PKC signaling pathways are activated in diabetic cardiomyopathy. To date, ≈15 isoforms of PKC have been described in humans. PKCα, β, ε, θ, and δ isoforms have been proposed to be involved in the development of diabetic cardiac hypertrophy (5, 33, 34). PKCα is the predominant member among the different PKC isozymes expressed in the cardiac tissue (35-38). PKCα is increased in human cardiac pathology (36, 39) and during the transition to heart failure (40). It plays crucial roles in cardiomyocyte hypertrophy, and it is an important regulator of muscle contractility (41, 42).

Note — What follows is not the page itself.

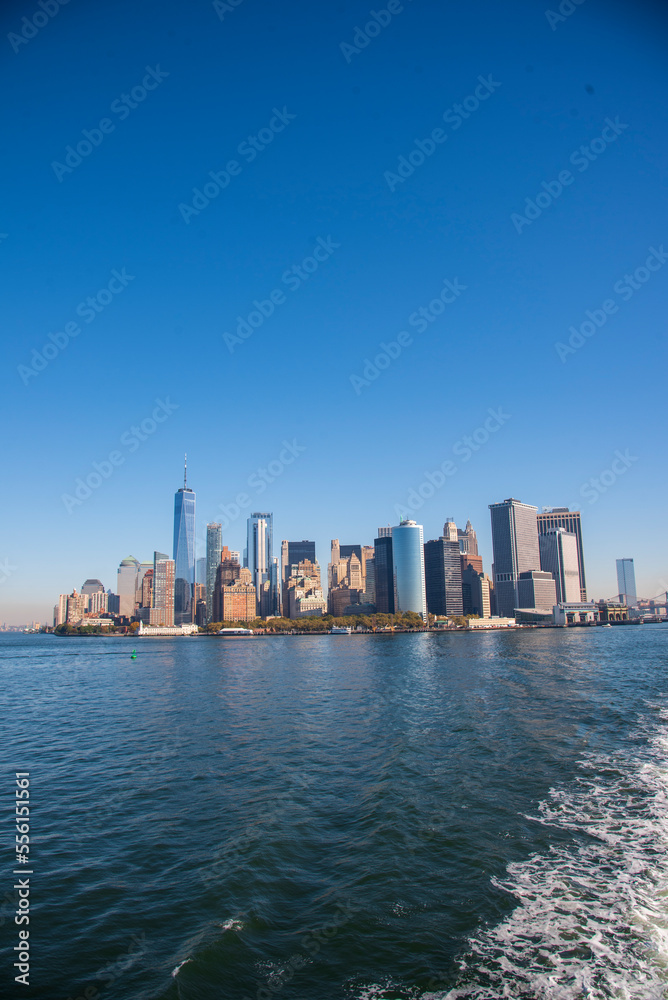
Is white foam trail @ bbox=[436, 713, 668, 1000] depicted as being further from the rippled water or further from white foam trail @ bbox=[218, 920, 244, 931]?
white foam trail @ bbox=[218, 920, 244, 931]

To exclude the possible contribution of other isoforms for the signaling mechanism, we also investigated PKCα in addition to PKCβ. It showed that AGEs upregulated the expression of RAGE and phosphorylated PKCβ1 and PKCβ2, but not phosphorylated PKCα. Although PKCα is involved in the development of diabetic cardiomyopathy, our results implied that AGEs facilitate proliferation and reduce early apoptosis of cardiac microvascular endothelial cell via PKCβ, but not the PKCα signaling pathway. Although AEGs do not act through PKCα, this does not affect other PKCα physiological effects in cardiomyopathy mentioned and discussed above.

Study limitations

Although this research did not provide evidence in vivo to support the hypotheses, it is still pioneering, and we can clarify that AGEs can regulate CMEC function through the PKCβ signaling pathway in diabetes.

Conclusion

Our findings demonstrated that AGEs facilitated proliferation and reduced early apoptosis of CMECs through the activation of the PKCβ signaling pathway, which might be related to the pathogenesis of diabetic cardiomyopathy.